The advice to manufacturers was three fold: 1. Provide clear justification of economic modelling assumptions and model structure (to reduce structural uncertainty); 2. Provide sensitivity analyses and scenario analyses (to support quantification of the uncertainty); 3. Put forward risk sharing schemes (to reduce the decision uncertainty).

NICE itself is dealing with uncertainty in a number of ways:

- Through price setting

- Outcomes based Patient Access / Managed Access schemes

- Commercial Access Agreements with Life Sciences companies

- Making a recommendation for a new product while further data is collected (data collection agreements) i.e. recommendation pending 

- Recommending a new cancer product through the Cancer Drugs Fund (UK)

- Recommending a technology for use despite the uncertainty 

‘Consider the incremental value strategy to Payers’, was the advice put forward to manufacturers by Aura Mackenzie (Senior Director, AVES, Market Access, Bluebird Bio).  Using CAR-Ts as an example, whether focussed on a first in class or subsequent generation asset, Aura outlined several possible ‘incremental’ value propositions for cell therapy manufacturers, to assess:   

1. Shorter vein-to-vein time - faster manufacturing may have a differential value in sub sets of patient populations especially when linked to the rate of disease progression.  This may be of particular importance sub-nationally with Centres of Excellence, to justify Hospital formulary inclusion in discrete populations. 

2. ‘The armoured car’ approach - here extra ‘Car’ architecture is valuable if it translates into tangible safety and efficacy benefits.  To payers, better T-cell activation is valuable if it leads to improved overall survival; a better adverse event profile is valuable, if it translates into fewer hospitalisations without compromising durability of response.

3. Value by line of therapy - this is a major consideration for new targets.   Target antigen failures are a growing issue.  Positive data outcomes may be more challenging to generate in 4L use vs. 3L.  Equally, 3L use may offer a more attractive commercial opportunity but may require H2H data.  These issues need to be thought through, to shape investment and value proposition focus. 

4. Market Payer archetypes (economic vs. clinical drivers).  Using the example of allogeneic CAR-Ts (‘off the shelf’ products), potential cost savings may not be enough in indications with established autologous CAR-T products, when dealing with clinically driven HTAs (e.g. Germany) especially if the allo’s are associated with poorer efficacy and adverse event profile. 

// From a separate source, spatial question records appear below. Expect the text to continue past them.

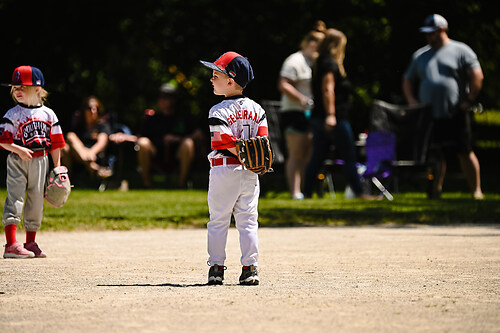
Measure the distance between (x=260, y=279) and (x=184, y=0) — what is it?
923 inches

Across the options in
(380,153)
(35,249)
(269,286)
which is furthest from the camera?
(380,153)

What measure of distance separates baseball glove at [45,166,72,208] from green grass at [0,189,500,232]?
212cm

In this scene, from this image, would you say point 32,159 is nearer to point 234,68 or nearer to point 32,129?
point 32,129

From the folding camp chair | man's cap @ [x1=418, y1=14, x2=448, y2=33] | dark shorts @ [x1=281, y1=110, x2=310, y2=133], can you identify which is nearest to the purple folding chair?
the folding camp chair

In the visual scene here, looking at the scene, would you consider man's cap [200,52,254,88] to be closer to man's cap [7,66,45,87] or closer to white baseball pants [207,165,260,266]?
white baseball pants [207,165,260,266]

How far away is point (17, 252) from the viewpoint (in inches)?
292

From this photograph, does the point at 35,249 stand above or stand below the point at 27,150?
below

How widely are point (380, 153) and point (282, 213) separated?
3082 millimetres

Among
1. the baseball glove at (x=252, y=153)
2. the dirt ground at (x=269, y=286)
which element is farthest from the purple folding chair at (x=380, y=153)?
the baseball glove at (x=252, y=153)

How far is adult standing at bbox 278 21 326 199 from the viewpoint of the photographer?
13.0 meters

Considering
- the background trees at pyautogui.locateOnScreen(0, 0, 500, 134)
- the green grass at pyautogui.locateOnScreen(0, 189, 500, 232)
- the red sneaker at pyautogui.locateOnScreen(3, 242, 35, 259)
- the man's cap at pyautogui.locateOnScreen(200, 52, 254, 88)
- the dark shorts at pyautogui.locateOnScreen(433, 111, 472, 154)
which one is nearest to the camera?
the man's cap at pyautogui.locateOnScreen(200, 52, 254, 88)

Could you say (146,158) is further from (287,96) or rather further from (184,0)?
(184,0)

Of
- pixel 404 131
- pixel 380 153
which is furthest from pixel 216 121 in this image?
pixel 404 131

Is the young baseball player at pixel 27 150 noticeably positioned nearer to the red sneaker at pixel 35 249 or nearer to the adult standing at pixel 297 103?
the red sneaker at pixel 35 249
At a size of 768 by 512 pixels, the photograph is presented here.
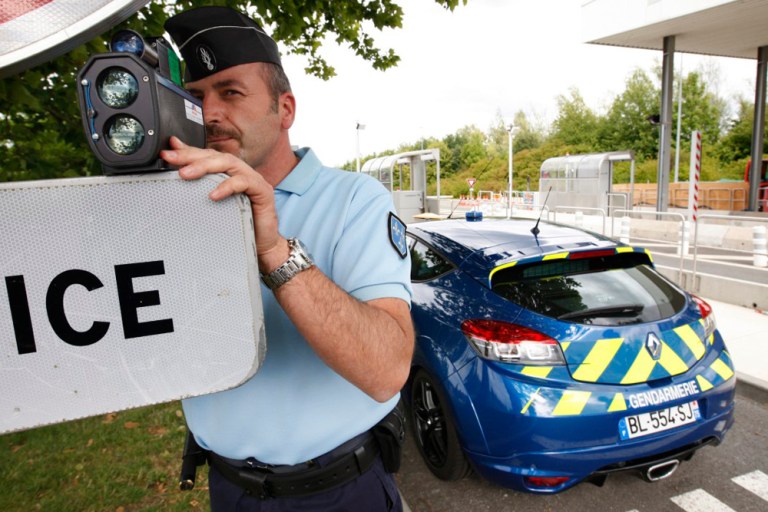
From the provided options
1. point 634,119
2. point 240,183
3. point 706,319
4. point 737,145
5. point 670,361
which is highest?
point 634,119

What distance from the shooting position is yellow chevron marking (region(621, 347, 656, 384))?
2549 mm

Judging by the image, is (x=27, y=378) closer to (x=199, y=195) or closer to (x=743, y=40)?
(x=199, y=195)

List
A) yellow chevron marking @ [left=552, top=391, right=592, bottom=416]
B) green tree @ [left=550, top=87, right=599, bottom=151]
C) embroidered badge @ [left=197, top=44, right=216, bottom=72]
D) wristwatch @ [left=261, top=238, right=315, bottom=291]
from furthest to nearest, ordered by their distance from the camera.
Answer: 1. green tree @ [left=550, top=87, right=599, bottom=151]
2. yellow chevron marking @ [left=552, top=391, right=592, bottom=416]
3. embroidered badge @ [left=197, top=44, right=216, bottom=72]
4. wristwatch @ [left=261, top=238, right=315, bottom=291]

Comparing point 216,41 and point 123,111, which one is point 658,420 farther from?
point 123,111

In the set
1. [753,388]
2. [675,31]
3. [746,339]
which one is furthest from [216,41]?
[675,31]

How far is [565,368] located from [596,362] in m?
0.16

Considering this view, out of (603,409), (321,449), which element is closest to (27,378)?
(321,449)

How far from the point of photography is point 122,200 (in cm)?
71

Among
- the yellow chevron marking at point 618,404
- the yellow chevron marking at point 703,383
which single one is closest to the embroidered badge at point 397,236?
the yellow chevron marking at point 618,404

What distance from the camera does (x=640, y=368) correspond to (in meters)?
2.57

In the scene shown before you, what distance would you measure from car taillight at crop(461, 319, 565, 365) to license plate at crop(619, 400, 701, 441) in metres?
0.45

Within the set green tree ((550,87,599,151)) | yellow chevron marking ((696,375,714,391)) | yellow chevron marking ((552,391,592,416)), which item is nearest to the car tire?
yellow chevron marking ((552,391,592,416))

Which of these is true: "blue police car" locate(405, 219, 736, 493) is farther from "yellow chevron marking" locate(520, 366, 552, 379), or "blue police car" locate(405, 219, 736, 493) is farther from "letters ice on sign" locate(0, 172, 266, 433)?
"letters ice on sign" locate(0, 172, 266, 433)

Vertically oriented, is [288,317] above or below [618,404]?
above
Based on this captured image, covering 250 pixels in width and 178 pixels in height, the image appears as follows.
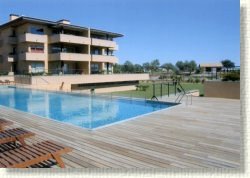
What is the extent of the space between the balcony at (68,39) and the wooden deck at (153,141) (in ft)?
68.9

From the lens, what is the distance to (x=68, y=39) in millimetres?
27938

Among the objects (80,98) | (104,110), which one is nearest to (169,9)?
(104,110)

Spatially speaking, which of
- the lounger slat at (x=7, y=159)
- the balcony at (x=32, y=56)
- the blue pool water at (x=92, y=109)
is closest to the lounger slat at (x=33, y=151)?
the lounger slat at (x=7, y=159)

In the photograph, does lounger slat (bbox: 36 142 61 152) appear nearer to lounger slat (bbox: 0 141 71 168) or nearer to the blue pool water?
lounger slat (bbox: 0 141 71 168)

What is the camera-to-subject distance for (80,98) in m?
15.4

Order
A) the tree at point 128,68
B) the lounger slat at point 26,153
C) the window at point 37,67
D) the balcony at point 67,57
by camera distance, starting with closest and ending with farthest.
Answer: the lounger slat at point 26,153 → the balcony at point 67,57 → the window at point 37,67 → the tree at point 128,68

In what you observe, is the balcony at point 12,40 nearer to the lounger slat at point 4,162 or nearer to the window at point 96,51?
the window at point 96,51

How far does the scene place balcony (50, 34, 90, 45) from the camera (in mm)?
27381

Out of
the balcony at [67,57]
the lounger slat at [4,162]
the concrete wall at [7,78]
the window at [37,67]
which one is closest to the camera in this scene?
the lounger slat at [4,162]

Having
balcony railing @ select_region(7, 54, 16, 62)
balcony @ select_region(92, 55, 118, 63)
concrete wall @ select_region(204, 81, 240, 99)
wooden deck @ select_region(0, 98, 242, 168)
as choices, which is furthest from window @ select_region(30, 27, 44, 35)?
wooden deck @ select_region(0, 98, 242, 168)

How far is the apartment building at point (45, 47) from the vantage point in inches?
1066

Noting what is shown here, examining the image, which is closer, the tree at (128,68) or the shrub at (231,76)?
the shrub at (231,76)

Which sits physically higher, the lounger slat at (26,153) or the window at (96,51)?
the window at (96,51)

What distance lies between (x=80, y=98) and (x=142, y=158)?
38.3ft
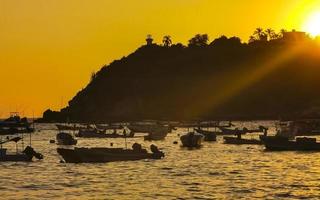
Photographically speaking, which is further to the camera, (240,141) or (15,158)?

Concluding a trilogy of presentations, Omar Ali (Visiting Lecturer, Value Based Pricing & Former Adviser to NICE, Unicersity of Portsmouth) put forward the premise that payers are not just worried about one drug, it’s the queue of drugs behind it that keeps them up at night.  Uncertainty is only going to increase especially with the gene and cell therapy area, ‘blossoming’.  This is compounded by the fact that many of the smaller biotechs developing assets or tech platforms have a limited understanding of access and reimbursement pathways.  

Value Based Agreements (VBAs) - where uncertainty is reduced by money being paid back including graduated rebates linked to efficacy thresholds not being met - are one example where the “solving for a problem” mindset is supporting greater access to innovative medicines.  Individual Financial Agreements (IFAs) including upper and lower cap thresholds and Indication Based Pricing (IBP) are two other mechanisms being deployed, to reduce the uncertainty for Payers.  With the latter, a drug with different indications may have a different value in each, given different levels of unmet need and value generated.  

Fundamentally, there is a difference between “I can’t afford it so reduce the price” versus “I can’t afford it, but how do we partner to come up with a different payment mechanism, as I acknowledge the unmet need or the QUALY gain is in the right ‘ball-park’.”  This requires early and regular dialogue with Payers, to support the right mindset of approach.  Perhaps the premise to put forward is that it’s not about ‘buying’  CAR-Ts per se, but rather  ‘buying remission’ and discussing how that influences the value being sought for patients and the broader healthcare system.